What you are asked to do: From the line with "What is the distance the" down to the final line of the material below, quote every line exactly and leave out all lines before it.

Records from a data collection:
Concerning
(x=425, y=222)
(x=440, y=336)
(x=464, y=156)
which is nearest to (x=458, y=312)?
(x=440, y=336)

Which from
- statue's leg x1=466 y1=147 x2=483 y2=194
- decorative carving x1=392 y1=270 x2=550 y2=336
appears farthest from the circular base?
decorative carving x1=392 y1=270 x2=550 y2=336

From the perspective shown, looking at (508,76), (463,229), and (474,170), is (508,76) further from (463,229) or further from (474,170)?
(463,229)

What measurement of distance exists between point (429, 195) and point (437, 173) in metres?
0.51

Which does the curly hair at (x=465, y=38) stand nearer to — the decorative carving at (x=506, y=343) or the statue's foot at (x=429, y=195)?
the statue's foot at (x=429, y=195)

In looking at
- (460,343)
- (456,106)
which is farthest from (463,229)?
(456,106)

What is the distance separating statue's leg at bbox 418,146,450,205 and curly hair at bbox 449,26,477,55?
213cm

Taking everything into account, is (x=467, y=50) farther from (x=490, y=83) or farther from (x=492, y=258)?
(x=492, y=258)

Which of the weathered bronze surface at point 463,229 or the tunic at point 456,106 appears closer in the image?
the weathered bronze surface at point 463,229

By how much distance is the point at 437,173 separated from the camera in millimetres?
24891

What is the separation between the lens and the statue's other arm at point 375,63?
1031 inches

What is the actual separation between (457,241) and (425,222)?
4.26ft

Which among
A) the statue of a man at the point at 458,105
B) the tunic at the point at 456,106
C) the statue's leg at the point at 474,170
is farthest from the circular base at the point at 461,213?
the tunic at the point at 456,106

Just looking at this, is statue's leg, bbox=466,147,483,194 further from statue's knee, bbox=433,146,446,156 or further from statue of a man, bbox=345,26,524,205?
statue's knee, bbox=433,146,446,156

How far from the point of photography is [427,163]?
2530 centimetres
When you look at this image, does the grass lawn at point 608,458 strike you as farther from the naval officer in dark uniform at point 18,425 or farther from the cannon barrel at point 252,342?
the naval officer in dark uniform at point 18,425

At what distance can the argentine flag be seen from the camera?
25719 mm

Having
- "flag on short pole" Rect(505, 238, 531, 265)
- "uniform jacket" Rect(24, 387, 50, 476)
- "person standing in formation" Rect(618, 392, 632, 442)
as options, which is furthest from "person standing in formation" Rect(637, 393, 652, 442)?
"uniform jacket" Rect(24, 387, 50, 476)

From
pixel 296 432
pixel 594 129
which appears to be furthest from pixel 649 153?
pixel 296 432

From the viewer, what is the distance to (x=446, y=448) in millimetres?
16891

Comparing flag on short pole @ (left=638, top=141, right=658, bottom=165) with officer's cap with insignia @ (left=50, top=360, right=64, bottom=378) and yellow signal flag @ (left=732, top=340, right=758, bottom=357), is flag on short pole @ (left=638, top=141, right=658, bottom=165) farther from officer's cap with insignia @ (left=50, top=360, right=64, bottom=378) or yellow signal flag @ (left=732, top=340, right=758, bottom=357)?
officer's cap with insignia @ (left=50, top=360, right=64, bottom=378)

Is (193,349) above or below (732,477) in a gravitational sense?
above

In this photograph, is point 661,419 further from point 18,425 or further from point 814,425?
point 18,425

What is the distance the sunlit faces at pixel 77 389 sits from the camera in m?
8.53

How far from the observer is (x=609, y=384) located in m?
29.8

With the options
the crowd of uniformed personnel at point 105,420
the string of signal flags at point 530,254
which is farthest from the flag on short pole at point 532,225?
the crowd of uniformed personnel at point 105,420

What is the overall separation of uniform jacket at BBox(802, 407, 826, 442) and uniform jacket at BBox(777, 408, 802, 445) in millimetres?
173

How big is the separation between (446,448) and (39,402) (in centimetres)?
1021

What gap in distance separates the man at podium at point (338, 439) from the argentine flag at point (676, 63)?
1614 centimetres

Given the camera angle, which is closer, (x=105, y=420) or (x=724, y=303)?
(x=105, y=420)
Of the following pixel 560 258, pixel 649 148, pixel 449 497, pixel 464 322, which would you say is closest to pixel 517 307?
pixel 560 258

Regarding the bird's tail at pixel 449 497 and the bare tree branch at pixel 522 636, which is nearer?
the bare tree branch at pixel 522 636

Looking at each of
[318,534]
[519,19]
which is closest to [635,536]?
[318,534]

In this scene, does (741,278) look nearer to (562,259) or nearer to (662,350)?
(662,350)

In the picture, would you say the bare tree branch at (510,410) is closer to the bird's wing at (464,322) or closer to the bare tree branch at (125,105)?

Reply:
What is the distance the sunlit faces at pixel 77 389 sits from the camera in m?
8.53

How far from the observer is (x=609, y=384) located in m?
29.8

With the options
the crowd of uniformed personnel at point 105,420
the string of signal flags at point 530,254
which is farthest from the flag on short pole at point 532,225?
the crowd of uniformed personnel at point 105,420

What is the overall separation of uniform jacket at BBox(802, 407, 826, 442) and uniform jacket at BBox(777, 408, 802, 445) in millimetres?
173

How big is the separation between (446,448) and (39,402) (in centimetres)?
1021

What gap in distance separates the man at podium at point (338, 439) from the argentine flag at point (676, 63)?
1614 centimetres

Given the camera angle, which is closer, (x=105, y=420) or (x=724, y=303)?
(x=105, y=420)
Of the following pixel 560 258, pixel 649 148, pixel 449 497, pixel 464 322, which would you say is closest to pixel 517 307?
pixel 560 258

Regarding the bird's tail at pixel 449 497 and the bare tree branch at pixel 522 636, which is nearer?
the bare tree branch at pixel 522 636

Looking at each of
[318,534]
[519,19]
which is closest to [635,536]?
[318,534]

In this scene, does (741,278) look nearer to (562,259) or nearer to (662,350)?
(662,350)

In the picture, would you say the bare tree branch at (510,410) is closer to the bird's wing at (464,322) or closer to the bare tree branch at (125,105)?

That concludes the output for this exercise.